### Fragmento original

--------------------

Bajo la invocación de la máxima autoridad —que fue sacralizada—, los ilustrados pudieron aplicar universalmente la más refinada política represiva. Querían orden, limpieza, seguridad, obediencia, uniformidad de los súbditos en lengua y religión, y… mantenimiento de sus privilegios.
Todos han pasado a los manuales de historia de España, sin embargo, como próceres virtuosos, pero aquí los veremos en su lado más oscuro. Ensenada, cruel con los gitanos; el duque de Alba, «hombre de tan buena fama como mal corazón»; el conde de Aranda, capaz de dictar penas de muerte sin inmutarse; Floridablanca, que tenía claro que «los pobres son peligrosísimos». La crueldad se aprendía en la práctica diaria y, luego, se empleaba también contra los enemigos políticos. Cuesta imaginar, en la «España feliz borbónica», un navajazo a Floridablanca o un intento de envenenamiento a Jovellanos y quizás también a Saavedra. Hasta el reinado de Carlos IV, al menos las canalladas se hacían con refinamiento.

--------------------

### Ejercicios propuestos
1. Según el fragmento sobre los ilustrados, ¿qué tenía claro Floridablanca?
2. Reproduce del fragmento sobre los ilustrados la parte que empieza con las palabras que contienen "Bajo la invocación" y termina con "de sus privilegios.".
Las líneas que aparecen a continuación proceden de otra fuente.

### Datos proporcionados
--------------------

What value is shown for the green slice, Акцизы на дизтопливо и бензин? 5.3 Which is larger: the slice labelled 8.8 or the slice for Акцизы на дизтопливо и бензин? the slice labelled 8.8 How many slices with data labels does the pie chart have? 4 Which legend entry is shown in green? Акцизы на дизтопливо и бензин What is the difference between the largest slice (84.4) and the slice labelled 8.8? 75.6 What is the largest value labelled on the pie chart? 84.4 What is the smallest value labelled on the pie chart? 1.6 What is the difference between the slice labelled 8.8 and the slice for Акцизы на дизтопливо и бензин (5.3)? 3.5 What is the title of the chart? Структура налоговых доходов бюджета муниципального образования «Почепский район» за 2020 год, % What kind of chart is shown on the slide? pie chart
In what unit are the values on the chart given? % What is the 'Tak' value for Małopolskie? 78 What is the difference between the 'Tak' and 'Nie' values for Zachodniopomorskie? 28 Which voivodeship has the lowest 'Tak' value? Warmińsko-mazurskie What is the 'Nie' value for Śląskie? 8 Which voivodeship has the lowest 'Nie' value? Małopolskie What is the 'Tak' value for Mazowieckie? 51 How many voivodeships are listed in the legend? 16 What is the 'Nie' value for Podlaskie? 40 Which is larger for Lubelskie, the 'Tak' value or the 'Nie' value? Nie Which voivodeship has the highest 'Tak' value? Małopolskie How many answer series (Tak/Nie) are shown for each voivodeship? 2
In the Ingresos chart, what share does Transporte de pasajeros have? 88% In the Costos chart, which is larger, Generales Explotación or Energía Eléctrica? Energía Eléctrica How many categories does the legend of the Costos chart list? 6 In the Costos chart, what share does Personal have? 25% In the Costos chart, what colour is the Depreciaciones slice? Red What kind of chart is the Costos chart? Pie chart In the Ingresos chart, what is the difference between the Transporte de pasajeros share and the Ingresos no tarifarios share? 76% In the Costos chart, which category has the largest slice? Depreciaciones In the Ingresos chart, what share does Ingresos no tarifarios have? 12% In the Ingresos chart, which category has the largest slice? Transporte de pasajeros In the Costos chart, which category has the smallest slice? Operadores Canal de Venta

--------------------

### Soluciones
1. Que «los pobres son peligrosísimos».

2.
Bajo la invocación de la máxima autoridad —que fue sacralizada—, los ilustrados pudieron aplicar universalmente la más refinada política represiva. Querían orden, limpieza, seguridad, obediencia, uniformidad de los súbditos en lengua y religión, y… mantenimiento de sus privilegios.